### Data rows
—————
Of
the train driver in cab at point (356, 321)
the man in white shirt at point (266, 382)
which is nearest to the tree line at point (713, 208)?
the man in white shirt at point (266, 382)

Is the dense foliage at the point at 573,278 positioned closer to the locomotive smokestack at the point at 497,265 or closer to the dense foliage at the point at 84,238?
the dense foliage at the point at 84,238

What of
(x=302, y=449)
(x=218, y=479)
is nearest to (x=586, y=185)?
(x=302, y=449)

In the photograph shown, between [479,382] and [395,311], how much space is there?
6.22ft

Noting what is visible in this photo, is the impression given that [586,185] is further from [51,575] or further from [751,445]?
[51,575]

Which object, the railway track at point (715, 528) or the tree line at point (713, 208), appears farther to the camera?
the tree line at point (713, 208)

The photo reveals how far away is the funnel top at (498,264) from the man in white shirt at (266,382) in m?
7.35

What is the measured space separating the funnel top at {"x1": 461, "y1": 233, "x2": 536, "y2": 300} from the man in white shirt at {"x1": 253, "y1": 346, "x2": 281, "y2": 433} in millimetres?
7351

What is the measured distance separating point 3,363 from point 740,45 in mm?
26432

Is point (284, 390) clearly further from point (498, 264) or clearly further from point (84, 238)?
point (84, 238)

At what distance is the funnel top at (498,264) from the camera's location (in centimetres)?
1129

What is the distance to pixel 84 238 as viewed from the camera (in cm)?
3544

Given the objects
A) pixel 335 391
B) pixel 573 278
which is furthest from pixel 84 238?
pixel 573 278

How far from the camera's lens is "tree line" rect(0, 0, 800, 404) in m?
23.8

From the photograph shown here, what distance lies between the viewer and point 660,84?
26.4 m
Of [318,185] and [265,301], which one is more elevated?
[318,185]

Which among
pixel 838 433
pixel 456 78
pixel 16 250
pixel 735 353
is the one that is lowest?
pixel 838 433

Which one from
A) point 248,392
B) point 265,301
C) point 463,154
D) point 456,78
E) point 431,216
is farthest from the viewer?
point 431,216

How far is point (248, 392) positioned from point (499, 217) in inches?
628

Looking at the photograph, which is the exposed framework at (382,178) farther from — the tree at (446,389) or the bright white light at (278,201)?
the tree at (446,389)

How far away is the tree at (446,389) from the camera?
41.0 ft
—————
### What is asked
Reproduce all of the records above word for word, with nothing changed or left out.

### Worked solution
Of
the train driver in cab at point (356, 321)
the man in white shirt at point (266, 382)
which is nearest to the tree line at point (713, 208)?
the man in white shirt at point (266, 382)

Is the dense foliage at the point at 573,278 positioned closer to the locomotive smokestack at the point at 497,265 or closer to the dense foliage at the point at 84,238?
the dense foliage at the point at 84,238

What of
(x=302, y=449)
(x=218, y=479)
is nearest to (x=586, y=185)?
(x=302, y=449)

In the photograph shown, between [479,382] and [395,311], how much space is there?
6.22ft

Noting what is visible in this photo, is the impression given that [586,185] is further from [51,575] or further from [751,445]?
[51,575]

Which object, the railway track at point (715, 528) or the tree line at point (713, 208), appears farther to the camera?
the tree line at point (713, 208)

The photo reveals how far away is the funnel top at (498,264) from the man in white shirt at (266,382) in m?
7.35

What is the measured space separating the funnel top at {"x1": 461, "y1": 233, "x2": 536, "y2": 300} from the man in white shirt at {"x1": 253, "y1": 346, "x2": 281, "y2": 433} in millimetres?
7351

What is the measured distance separating point 3,363 from point 740,45 in mm?
26432

Is point (284, 390) clearly further from point (498, 264) or clearly further from point (84, 238)?
point (84, 238)

At what distance is the funnel top at (498,264) from the camera's location (in centimetres)?
1129

What is the distance to pixel 84 238 as viewed from the camera (in cm)?
3544

Given the objects
A) pixel 335 391
B) pixel 573 278
which is furthest from pixel 84 238?
pixel 573 278

How far from the camera's lens is "tree line" rect(0, 0, 800, 404) in m?
23.8

From the photograph shown here, what distance lies between the viewer and point 660,84?
26.4 m
Of [318,185] and [265,301], which one is more elevated?
[318,185]

Which among
pixel 838 433
pixel 456 78
pixel 16 250
pixel 735 353
is the one that is lowest?
pixel 838 433

Which one from
A) point 248,392
B) point 265,301
C) point 463,154
D) point 456,78
E) point 431,216
is farthest from the viewer?
point 431,216

How far is point (248, 392) positioned from point (499, 217) in inches?
628

Looking at the photograph, which is the exposed framework at (382,178) farther from — the tree at (446,389) or the bright white light at (278,201)?
the tree at (446,389)

How far away is the tree at (446,389) from the camera?
41.0 ft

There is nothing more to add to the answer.